Para pemain pun menyambut kegagalan ini dengan lapang dada. Mereka mengungkapkan ekspresi ini di dunia maya.”Kami memang tidak juara, akan tetapi semoga kami mampu memenangkan hati rakyat Indonesia,” tulis akun twitter Bambang Pamungkas, Kamis 30 Desember 2010. Bepe yang didaulat sebagai leader tim oleh pelatih Alfred Riedl coba membesarkan hati rekan-rekan setimnya. Juga para pendukung fanatiknya. Sedangkan Arif Suyono menyebut tidak bisa melupakan malam final yang berlangsung di Stadion Utama Gelora Bung Karno (SUGBK), Senayan, Jakarta. Tak lain karena dukungan masyarakat Indonesia yang meluber dalam satu warna: Merah Putih.

“Aku rindu persaudaran di GBK, di mana tawa pemimpin kita dan pedagang asongan melebur jadi satu. Sesuai semboyan bangsa, Bhinneka Tunggal Ika,” ujar Arif yang biasa dipanggil Keceng, di akun Twitternya seusai pertandingan.
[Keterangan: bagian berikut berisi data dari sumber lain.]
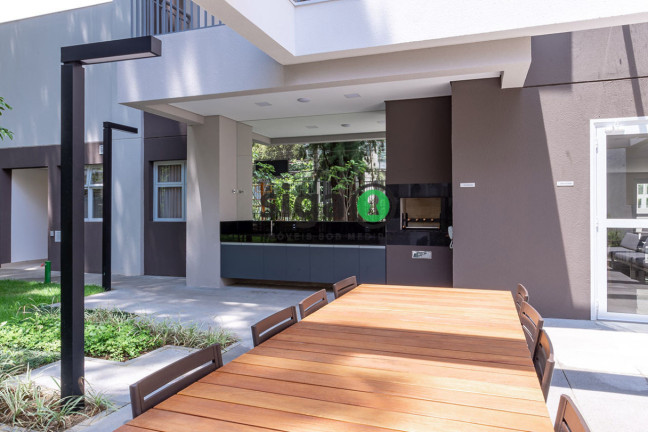 Imagem Apartamento com 2 Quartos à Venda, 65 m² em Jardim Prudência - São Paulo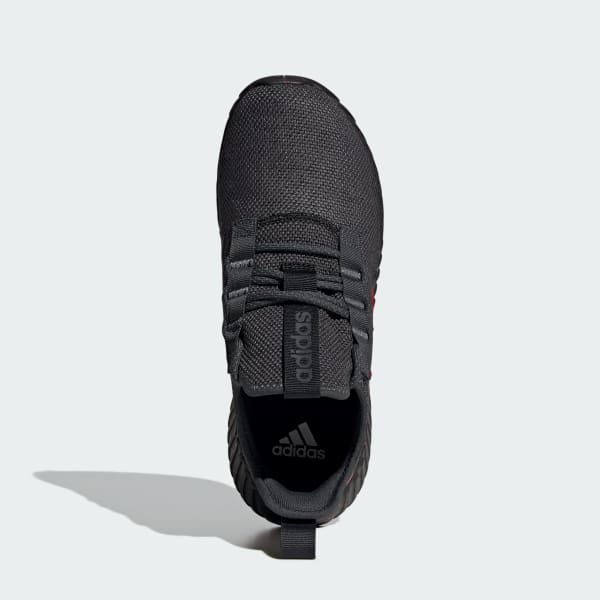 adidas Men's Lifestyle Kaptir 3.0 Wide Shoes - Black adidas US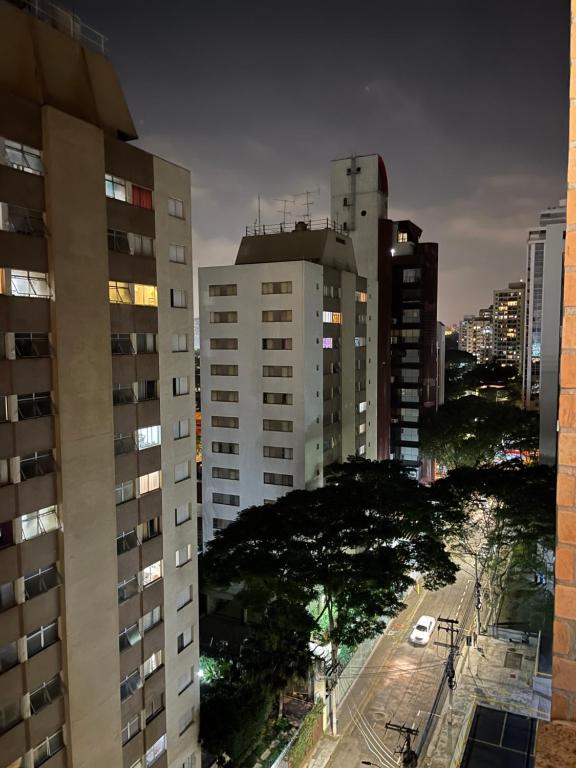  Duplex Cidade Monções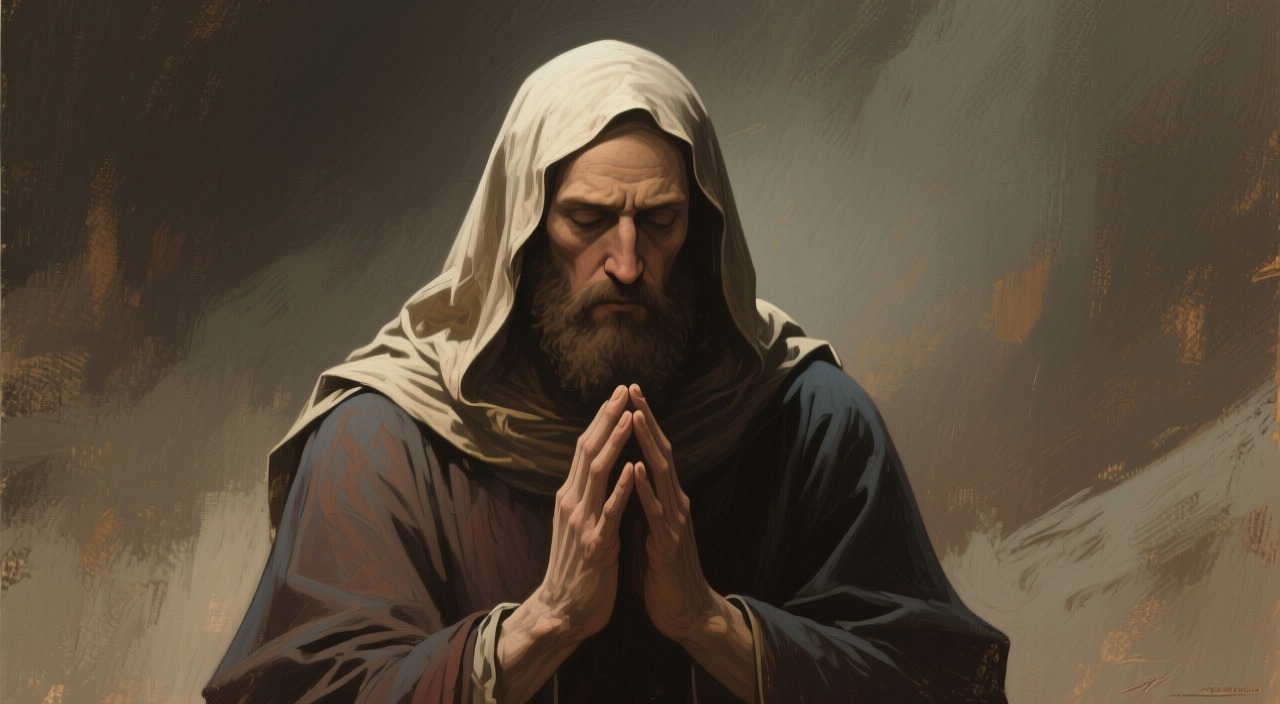 The Confession from "The Handmaid's Tale". The Confession The Talk The Commander explains the reasons for Gilead. He says men needed to feel. Offred listens, empty. The Pity Offred feels sorry for him.
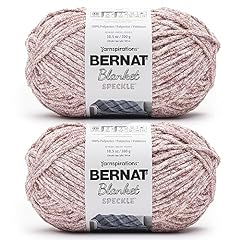 Bernat blanket speckle for sale  Delivered anywhere in USA 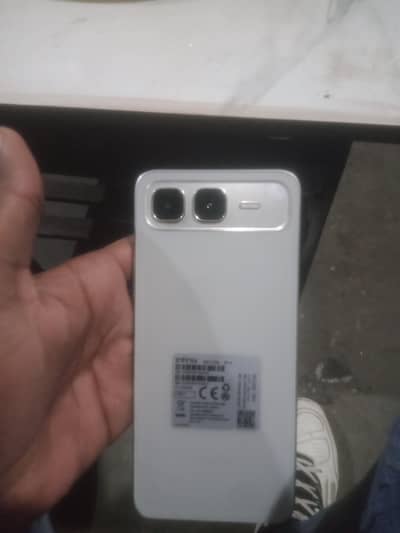 box ha chargar nahi ha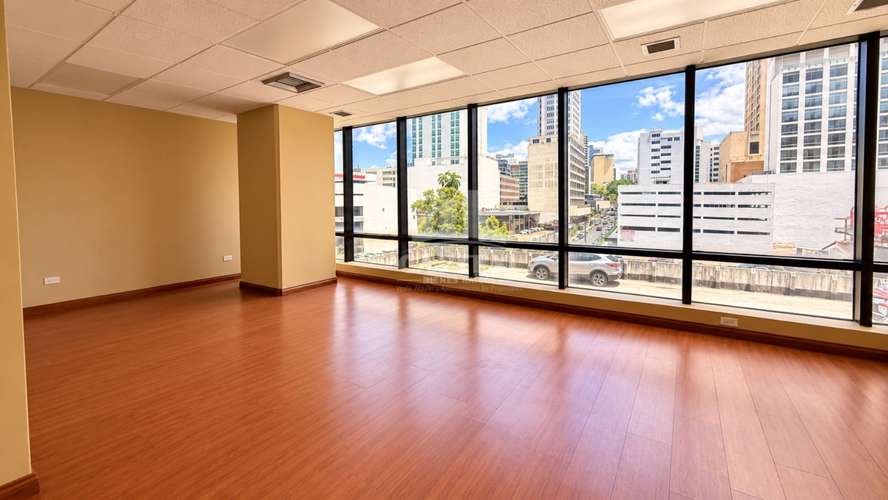 Locales en Alquiler -Edificio Villarino, Calle 50 - Imagen 9
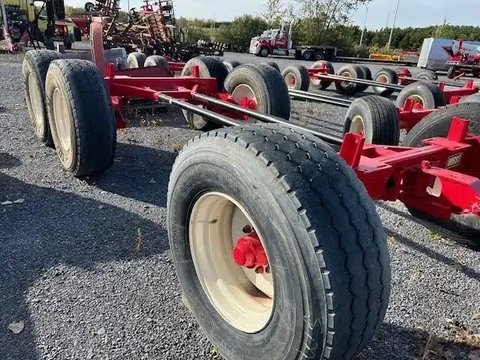 Main image for New 2023 Horst Wagons 325RF Running Gear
Keceng pantas terharu. Sebelum memasuki SUGBK untuk melakoni leg 2 final Piala AFF melawan Malaysia, Rabu 29 Desember 2010 kemarin, Arif cs disambut Lautan Merah. Bus yang membawa Arif dan kawan-kawan sampai harus dikawal mobil kepolisian dan Baracuda untuk bisa melewati ribuan pendukung fanatik itu.

Suntikan semangat itu berhasil membuat Indonesia menang 2-1 atas Malaysia. Sayangnya, tim Merah Putih kalah dalam agregat gol karena di leg 1 tumbang 0-3. Arif cs pun harus puas dengan status Runner Up Piala AFF 2010. “Terima kasih untuk dukungan, doa, teriakan, tangisan. Terima kasih untuk semuanya. Aku bangga pada kalian semua dengan segala hormat saya,” kata pemain Sriwijaya FC ini lagi dalam Twitternya.